Text to read:
Validating Kubernetes cluster conformance with Sonobuoy
Another product added to the VMware portfolio with the acquisition of Heptio is Sonobuoy. In a nutshell, Sonobuoy will validate the state of your Kubernetes cluster by running a suite of non-destructive tests against your cluster. As part of the end-to-end (e2e) tests that are run by Sonobuoy, there is a also a subset of conformance tests run as well. These include things like best practices and interoperability tests. This will ensure that your Kubernetes cluster (whether is an upstream version or a third-party packaged version) supports all of the necessary Kubernetes APIs. You can read more about conformance here.
To make things slightly more complicated, I decided to implement the air gap solution, since my K8s nodes did not have access to the internet. Thus, I needed to pull down all of the images required for Sonobuoy, and then push them to my internal Harbor repository. Once that step was completed, I then built manifest files which would direct Sonobuoy to pull the necessary images from my Harbor repo and run the test suite. Fortunately Sonobuoy includes a set of steps to make that whole setup fairly seamless. This set of steps details how I deployed and ran Sonobuoy in an air-gap configuration.
1. Initial install
Simply download Sonobuoy, or deploy it by running the go get command outlined here.
2. Pull the test images from external repos
I estimate that you will require around 8GB of disk space to pull down all of the necessary test suite images. The following command will pull down the images for you.

Information shown:

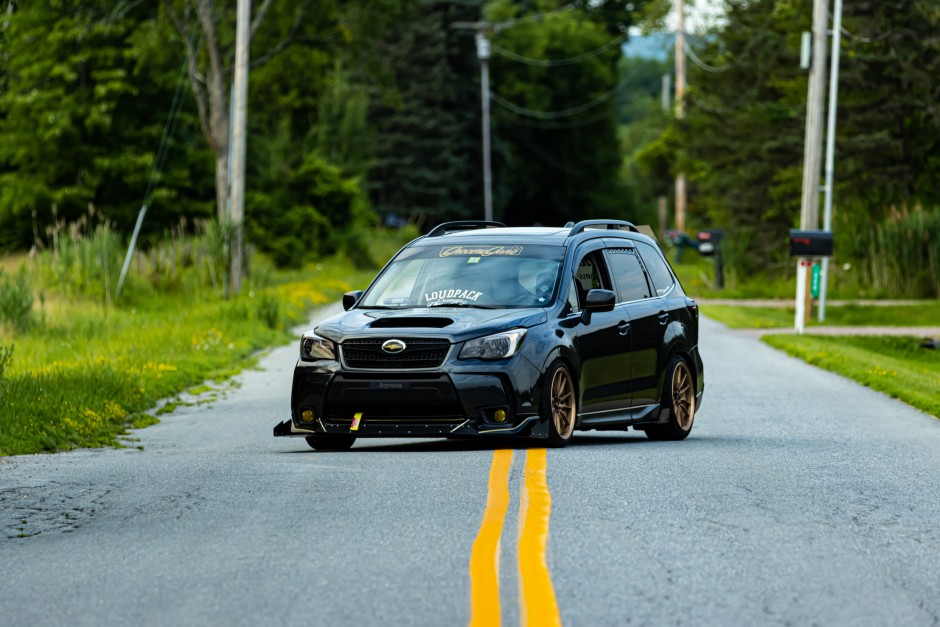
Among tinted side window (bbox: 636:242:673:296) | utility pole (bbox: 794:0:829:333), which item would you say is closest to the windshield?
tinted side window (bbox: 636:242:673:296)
...
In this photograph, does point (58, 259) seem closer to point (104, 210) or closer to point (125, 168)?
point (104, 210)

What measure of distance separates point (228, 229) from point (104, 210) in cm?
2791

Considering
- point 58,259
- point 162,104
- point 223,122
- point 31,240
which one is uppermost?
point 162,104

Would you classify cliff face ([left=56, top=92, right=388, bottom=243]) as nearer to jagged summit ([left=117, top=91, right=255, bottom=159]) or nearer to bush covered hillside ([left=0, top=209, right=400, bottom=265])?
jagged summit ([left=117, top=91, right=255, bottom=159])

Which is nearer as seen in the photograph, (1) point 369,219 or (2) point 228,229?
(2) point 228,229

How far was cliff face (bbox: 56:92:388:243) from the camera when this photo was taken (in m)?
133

Exercise description:
Continue the article on running Sonobuoy in an air-gapped Kubernetes cluster, starting right after its last sentence.

Output of the exercise:
$ sudo sonobuoy images pull INFO[0000] Pulling image: gcr.io/google-samples/gb-redisslave:v3 ... INFO[0005] Pulling image: gcr.io/kubernetes-e2e-test-images/ipc-utils:1.0 ... INFO[0008] Pulling image: gcr.io/kubernetes-e2e-test-images/fakegitserver:1.0 ... INFO[0010] Pulling image: gcr.io/kubernetes-e2e-test-images/echoserver:2.2 ... INFO[0014] Pulling image: gcr.io/kubernetes-e2e-test-images/jessie-dnsutils:1.0 ... . . . INFO[0243] Pulling image: gcr.io/kubernetes-e2e-test-images/liveness:1.1 ... INFO[0245] Pulling image: docker.io/library/nginx:1.15-alpine ... INFO[0248] Pulling image: gcr.io/kubernetes-e2e-test-images/resource-consumer/controller:1.0 ... INFO[0250] Pulling image: docker.io/library/busybox:1.29 ...
3. Create ‘mapping’ file for test images repo location
In order to push the test images to a local or internal repo such as Harbor, we need to create a manifest YAML file which will be used to indiciate where Sunobuoy can find the test images. I called the file custom-repos.yaml.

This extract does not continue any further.